WORK INSTRUCTIONS — Copy the records below, changing every "north up, west right" to "north at top, west at right" and keeping everything else the same.

— BEGIN DATA SUPPLIED —

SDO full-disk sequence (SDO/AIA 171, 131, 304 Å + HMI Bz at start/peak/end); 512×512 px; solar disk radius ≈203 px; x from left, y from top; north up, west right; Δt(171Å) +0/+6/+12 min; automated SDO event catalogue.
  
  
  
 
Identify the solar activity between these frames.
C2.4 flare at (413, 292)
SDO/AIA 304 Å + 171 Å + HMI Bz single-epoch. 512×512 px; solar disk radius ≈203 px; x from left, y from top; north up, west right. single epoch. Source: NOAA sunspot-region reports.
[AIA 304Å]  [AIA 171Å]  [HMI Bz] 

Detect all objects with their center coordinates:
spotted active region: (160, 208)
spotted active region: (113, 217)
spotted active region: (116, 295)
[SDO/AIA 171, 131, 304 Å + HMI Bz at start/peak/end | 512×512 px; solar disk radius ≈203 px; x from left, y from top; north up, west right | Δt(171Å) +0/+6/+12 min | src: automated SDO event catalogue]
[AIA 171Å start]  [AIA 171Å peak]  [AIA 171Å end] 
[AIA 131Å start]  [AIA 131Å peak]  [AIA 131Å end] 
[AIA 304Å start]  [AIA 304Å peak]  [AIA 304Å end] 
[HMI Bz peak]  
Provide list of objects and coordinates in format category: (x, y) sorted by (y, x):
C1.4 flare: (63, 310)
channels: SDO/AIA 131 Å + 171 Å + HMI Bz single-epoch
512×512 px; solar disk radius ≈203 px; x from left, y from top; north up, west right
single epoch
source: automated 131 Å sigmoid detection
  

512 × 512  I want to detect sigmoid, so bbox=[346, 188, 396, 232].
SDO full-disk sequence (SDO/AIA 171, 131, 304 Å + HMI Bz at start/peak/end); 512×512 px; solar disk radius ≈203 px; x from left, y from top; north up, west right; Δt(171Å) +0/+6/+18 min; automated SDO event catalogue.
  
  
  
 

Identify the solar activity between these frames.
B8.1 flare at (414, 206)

— END DATA SUPPLIED —

WRITTEN ANSWER —
SDO full-disk sequence (SDO/AIA 171, 131, 304 Å + HMI Bz at start/peak/end); 512×512 px; solar disk radius ≈203 px; x from left, y from top; north at top, west at right; Δt(171Å) +0/+6/+12 min; automated SDO event catalogue.
  
  
  
 
Identify the solar activity between these frames.
C2.4 flare at (413, 292)
SDO/AIA 304 Å + 171 Å + HMI Bz single-epoch. 512×512 px; solar disk radius ≈203 px; x from left, y from top; north at top, west at right. single epoch. Source: NOAA sunspot-region reports.
[AIA 304Å]  [AIA 171Å]  [HMI Bz] 

Detect all objects with their center coordinates:
spotted active region: (160, 208)
spotted active region: (113, 217)
spotted active region: (116, 295)
[SDO/AIA 171, 131, 304 Å + HMI Bz at start/peak/end | 512×512 px; solar disk radius ≈203 px; x from left, y from top; north at top, west at right | Δt(171Å) +0/+6/+12 min | src: automated SDO event catalogue]
[AIA 171Å start]  [AIA 171Å peak]  [AIA 171Å end] 
[AIA 131Å start]  [AIA 131Å peak]  [AIA 131Å end] 
[AIA 304Å start]  [AIA 304Å peak]  [AIA 304Å end] 
[HMI Bz peak]  
Provide list of objects and coordinates in format category: (x, y) sorted by (y, x):
C1.4 flare: (63, 310)
channels: SDO/AIA 131 Å + 171 Å + HMI Bz single-epoch
512×512 px; solar disk radius ≈203 px; x from left, y from top; north at top, west at right
single epoch
source: automated 131 Å sigmoid detection
  

512 × 512  I want to detect sigmoid, so bbox=[346, 188, 396, 232].
SDO full-disk sequence (SDO/AIA 171, 131, 304 Å + HMI Bz at start/peak/end); 512×512 px; solar disk radius ≈203 px; x from left, y from top; north at top, west at right; Δt(171Å) +0/+6/+18 min; automated SDO event catalogue.
  
  
  
 

Identify the solar activity between these frames.
B8.1 flare at (414, 206)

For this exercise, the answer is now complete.